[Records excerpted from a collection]
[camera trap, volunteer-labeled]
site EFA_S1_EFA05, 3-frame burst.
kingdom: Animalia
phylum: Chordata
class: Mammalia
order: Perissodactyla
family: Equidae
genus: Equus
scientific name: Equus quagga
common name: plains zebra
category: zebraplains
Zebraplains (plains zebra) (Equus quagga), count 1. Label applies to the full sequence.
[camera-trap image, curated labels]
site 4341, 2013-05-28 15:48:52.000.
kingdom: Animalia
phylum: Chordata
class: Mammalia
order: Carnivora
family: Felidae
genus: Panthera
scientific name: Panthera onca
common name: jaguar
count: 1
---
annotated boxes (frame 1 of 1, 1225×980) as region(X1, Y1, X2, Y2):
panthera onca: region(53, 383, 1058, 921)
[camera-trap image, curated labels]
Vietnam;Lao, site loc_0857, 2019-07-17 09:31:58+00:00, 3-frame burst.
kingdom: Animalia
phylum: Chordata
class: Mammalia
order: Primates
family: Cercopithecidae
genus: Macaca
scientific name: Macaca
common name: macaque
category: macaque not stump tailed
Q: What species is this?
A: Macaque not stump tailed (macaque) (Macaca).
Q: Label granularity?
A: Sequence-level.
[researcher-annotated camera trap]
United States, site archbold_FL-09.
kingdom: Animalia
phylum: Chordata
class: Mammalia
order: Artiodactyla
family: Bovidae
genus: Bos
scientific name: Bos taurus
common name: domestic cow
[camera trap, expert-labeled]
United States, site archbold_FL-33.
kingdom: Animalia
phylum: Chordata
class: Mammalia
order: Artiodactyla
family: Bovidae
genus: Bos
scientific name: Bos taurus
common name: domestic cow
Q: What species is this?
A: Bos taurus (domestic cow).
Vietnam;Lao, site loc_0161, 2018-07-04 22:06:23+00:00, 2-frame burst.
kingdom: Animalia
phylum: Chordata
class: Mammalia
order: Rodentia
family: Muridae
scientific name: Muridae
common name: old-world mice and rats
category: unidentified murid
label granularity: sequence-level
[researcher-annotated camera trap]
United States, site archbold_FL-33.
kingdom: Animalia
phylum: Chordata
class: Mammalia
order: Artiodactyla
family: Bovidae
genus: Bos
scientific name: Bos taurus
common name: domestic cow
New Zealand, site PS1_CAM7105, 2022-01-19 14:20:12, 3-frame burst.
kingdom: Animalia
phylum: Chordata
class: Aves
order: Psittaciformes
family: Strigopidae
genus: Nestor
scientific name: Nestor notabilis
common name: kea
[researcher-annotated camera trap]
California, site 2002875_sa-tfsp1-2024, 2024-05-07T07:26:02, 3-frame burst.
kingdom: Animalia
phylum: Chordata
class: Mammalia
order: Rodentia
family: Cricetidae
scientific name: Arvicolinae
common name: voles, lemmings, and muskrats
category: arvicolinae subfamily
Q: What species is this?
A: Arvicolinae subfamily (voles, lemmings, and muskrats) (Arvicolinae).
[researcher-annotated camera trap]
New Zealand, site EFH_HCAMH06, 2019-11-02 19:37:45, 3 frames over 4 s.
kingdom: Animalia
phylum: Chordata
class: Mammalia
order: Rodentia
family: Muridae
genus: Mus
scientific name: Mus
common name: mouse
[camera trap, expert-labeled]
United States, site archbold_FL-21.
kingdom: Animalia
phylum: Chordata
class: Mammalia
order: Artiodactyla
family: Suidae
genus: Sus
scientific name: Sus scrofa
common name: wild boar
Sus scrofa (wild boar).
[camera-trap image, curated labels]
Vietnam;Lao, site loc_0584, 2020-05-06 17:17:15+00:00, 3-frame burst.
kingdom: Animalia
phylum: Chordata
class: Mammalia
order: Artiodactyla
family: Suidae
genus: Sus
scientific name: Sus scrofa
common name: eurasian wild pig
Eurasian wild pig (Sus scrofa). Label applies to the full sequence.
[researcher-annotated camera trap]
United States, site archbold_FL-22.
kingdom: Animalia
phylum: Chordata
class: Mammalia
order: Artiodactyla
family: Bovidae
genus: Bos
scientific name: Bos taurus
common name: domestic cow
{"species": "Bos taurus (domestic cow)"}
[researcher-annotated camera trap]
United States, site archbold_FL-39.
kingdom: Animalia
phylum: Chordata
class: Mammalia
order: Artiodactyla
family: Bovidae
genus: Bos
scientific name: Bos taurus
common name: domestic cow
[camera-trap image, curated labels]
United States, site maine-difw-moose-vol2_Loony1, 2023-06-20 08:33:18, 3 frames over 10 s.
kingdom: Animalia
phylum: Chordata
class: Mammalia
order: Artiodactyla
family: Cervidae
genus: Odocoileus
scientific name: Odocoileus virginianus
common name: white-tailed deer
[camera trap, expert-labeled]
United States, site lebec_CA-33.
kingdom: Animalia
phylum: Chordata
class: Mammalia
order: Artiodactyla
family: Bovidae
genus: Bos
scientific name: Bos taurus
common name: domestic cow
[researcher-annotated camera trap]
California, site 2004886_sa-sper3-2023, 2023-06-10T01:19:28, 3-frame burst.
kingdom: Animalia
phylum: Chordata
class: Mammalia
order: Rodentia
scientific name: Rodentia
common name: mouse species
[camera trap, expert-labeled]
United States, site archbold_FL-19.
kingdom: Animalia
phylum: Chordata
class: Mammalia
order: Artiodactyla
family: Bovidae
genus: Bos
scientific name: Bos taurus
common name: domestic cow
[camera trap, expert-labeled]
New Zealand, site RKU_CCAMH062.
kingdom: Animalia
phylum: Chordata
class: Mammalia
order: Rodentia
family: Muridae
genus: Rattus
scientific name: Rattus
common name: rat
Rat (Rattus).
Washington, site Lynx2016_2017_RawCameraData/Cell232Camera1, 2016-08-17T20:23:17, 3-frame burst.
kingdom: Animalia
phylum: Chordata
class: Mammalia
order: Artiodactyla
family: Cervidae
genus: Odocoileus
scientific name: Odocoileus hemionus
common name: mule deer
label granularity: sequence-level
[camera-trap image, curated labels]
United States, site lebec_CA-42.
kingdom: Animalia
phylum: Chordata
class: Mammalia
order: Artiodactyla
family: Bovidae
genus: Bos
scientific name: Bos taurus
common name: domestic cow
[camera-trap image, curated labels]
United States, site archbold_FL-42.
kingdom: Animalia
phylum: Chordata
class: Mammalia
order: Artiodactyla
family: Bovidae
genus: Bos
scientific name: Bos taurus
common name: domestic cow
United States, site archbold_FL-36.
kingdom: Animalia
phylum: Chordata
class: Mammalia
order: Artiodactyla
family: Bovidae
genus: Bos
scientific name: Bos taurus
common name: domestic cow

- [EXERCISE OBJECTIVE] The lines to copy are those above that contain the string "burst".

- [OUTPUT OF THE TASK]
site EFA_S1_EFA05, 3-frame burst.
Vietnam;Lao, site loc_0857, 2019-07-17 09:31:58+00:00, 3-frame burst.
Vietnam;Lao, site loc_0161, 2018-07-04 22:06:23+00:00, 2-frame burst.
New Zealand, site PS1_CAM7105, 2022-01-19 14:20:12, 3-frame burst.
California, site 2002875_sa-tfsp1-2024, 2024-05-07T07:26:02, 3-frame burst.
Vietnam;Lao, site loc_0584, 2020-05-06 17:17:15+00:00, 3-frame burst.
California, site 2004886_sa-sper3-2023, 2023-06-10T01:19:28, 3-frame burst.
Washington, site Lynx2016_2017_RawCameraData/Cell232Camera1, 2016-08-17T20:23:17, 3-frame burst.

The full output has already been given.